- _Given entries_:
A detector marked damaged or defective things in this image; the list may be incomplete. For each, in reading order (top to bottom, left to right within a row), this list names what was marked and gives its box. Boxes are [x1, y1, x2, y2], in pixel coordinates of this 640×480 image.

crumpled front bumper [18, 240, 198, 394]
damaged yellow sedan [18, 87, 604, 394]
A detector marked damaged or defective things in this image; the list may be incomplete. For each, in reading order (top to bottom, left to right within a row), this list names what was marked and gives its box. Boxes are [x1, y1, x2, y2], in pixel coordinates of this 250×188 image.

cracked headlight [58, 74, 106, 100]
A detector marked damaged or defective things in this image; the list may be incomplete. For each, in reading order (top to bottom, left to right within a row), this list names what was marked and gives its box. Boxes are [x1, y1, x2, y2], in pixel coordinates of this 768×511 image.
---
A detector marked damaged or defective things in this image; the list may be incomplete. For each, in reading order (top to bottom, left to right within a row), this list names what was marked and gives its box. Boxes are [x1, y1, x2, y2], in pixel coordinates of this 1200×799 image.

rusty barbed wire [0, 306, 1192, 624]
---
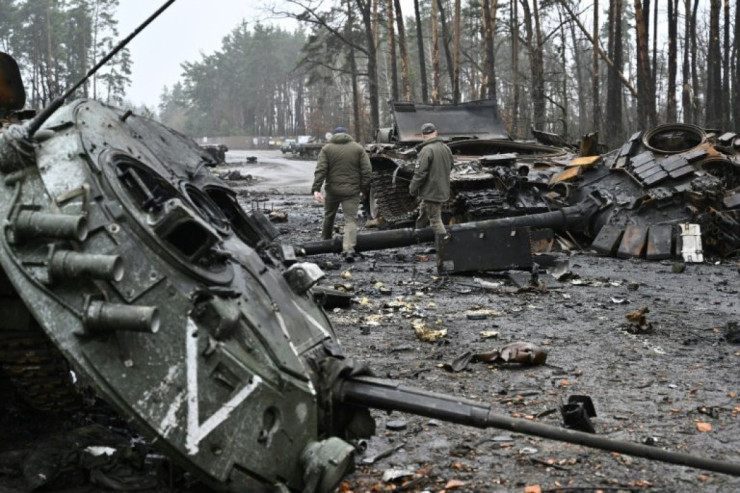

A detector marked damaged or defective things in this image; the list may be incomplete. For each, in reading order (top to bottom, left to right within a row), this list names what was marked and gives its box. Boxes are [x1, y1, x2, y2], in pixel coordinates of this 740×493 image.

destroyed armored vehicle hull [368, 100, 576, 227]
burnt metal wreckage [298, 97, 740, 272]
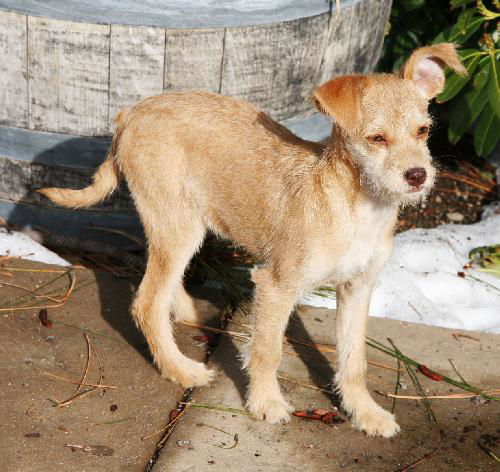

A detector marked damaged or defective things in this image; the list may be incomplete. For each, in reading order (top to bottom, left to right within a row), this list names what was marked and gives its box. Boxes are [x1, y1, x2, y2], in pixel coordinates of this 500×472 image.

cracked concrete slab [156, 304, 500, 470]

- _What is expected_: Only the lines above starting with the one with "this 250×188 image." and going through the one with "this 768×511 image." are to be copied, word for word and with both ends kept.

- _Exercise answer_:
A detector marked damaged or defective things in this image; the list may be incomplete. For each, in reading order (top to bottom, left to right within a row), this list names what was marked and gives its box. Boxes are [x1, y1, x2, y2], in pixel coordinates of this 250×188 image.

cracked headlight [58, 74, 106, 100]
A detector marked damaged or defective things in this image; the list may be incomplete. For each, in reading order (top to bottom, left to right within a row), this list names what was marked and gives its box. Boxes are [x1, y1, x2, y2], in pixel coordinates of this 768×511 image.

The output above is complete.